WHAT THIS TASK INVOLVES:
Present each line of the material below as a row in a Markdown table with the columns "Row" and "Caption," skipping any blank lines and leaving out the pictures.

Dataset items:
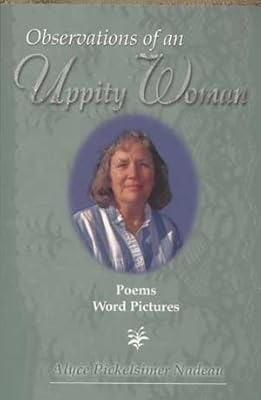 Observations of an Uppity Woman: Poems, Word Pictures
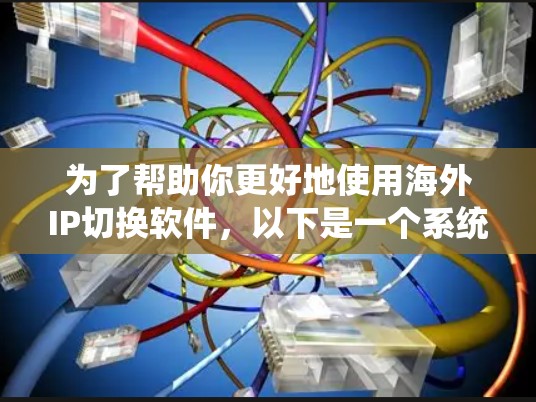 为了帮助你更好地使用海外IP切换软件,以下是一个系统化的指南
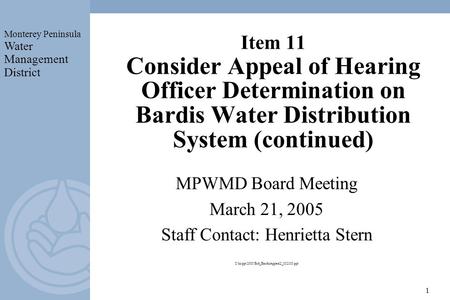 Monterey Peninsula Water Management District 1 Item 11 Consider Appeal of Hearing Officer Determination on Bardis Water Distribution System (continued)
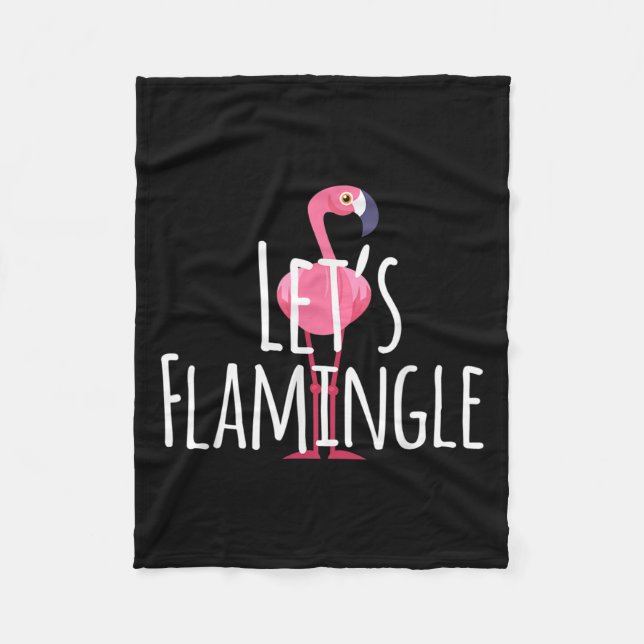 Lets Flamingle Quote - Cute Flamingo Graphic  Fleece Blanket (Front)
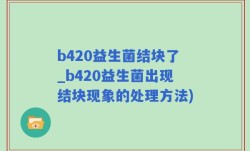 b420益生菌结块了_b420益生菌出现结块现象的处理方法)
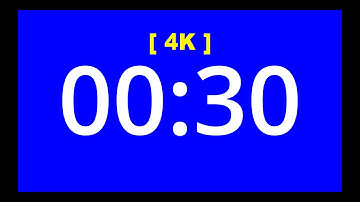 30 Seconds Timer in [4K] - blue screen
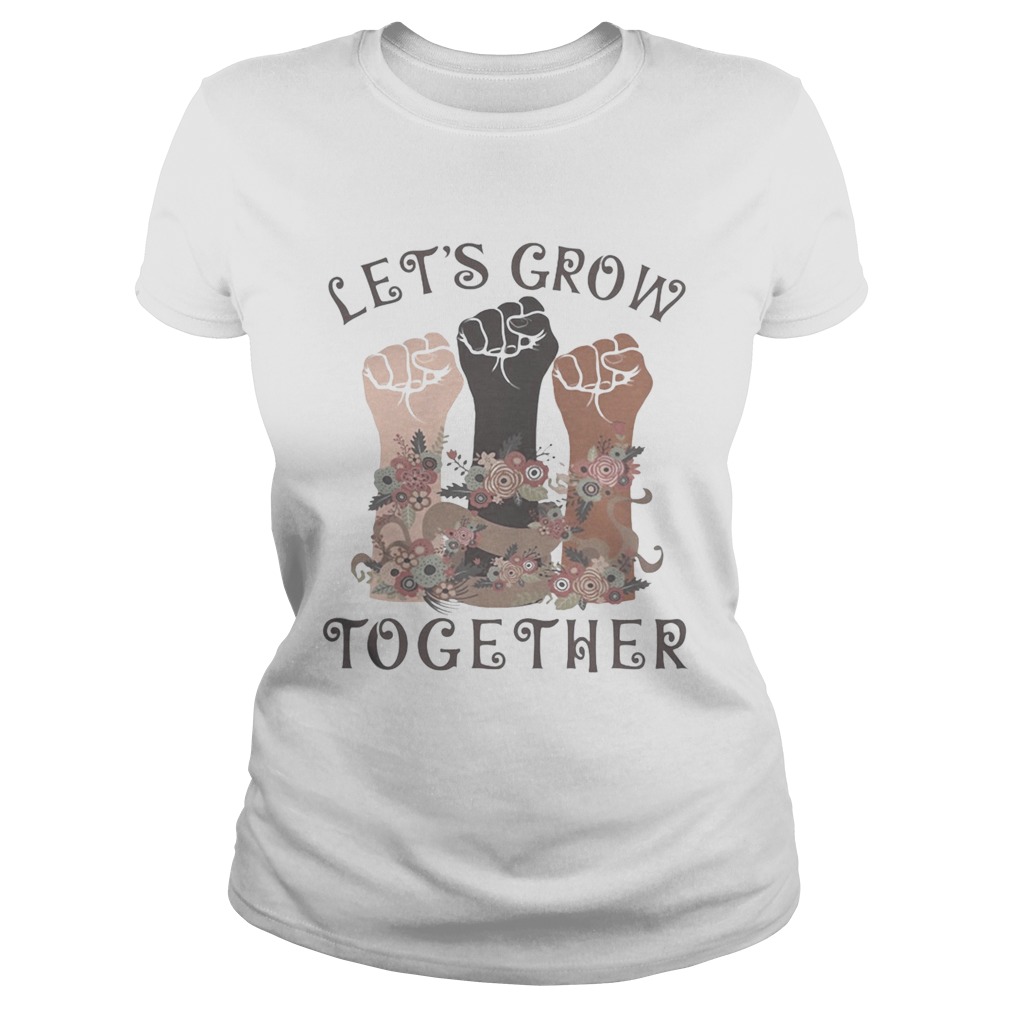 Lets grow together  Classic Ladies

EXERCISE OUTPUT:
| Row | Caption |
|---|---|
| 1 |  Observations of an Uppity Woman: Poems, Word Pictures |
| 2 |  为了帮助你更好地使用海外IP切换软件,以下是一个系统化的指南 |
| 3 |  Monterey Peninsula Water Management District 1 Item 11 Consider Appeal of Hearing Officer Determination on Bardis Water Distribution System (continued) |
| 4 |  Lets Flamingle Quote - Cute Flamingo Graphic  Fleece Blanket (Front) |
| 5 |  b420益生菌结块了_b420益生菌出现结块现象的处理方法) |
| 6 |  30 Seconds Timer in [4K] - blue screen |
| 7 |  Lets grow together  Classic Ladies |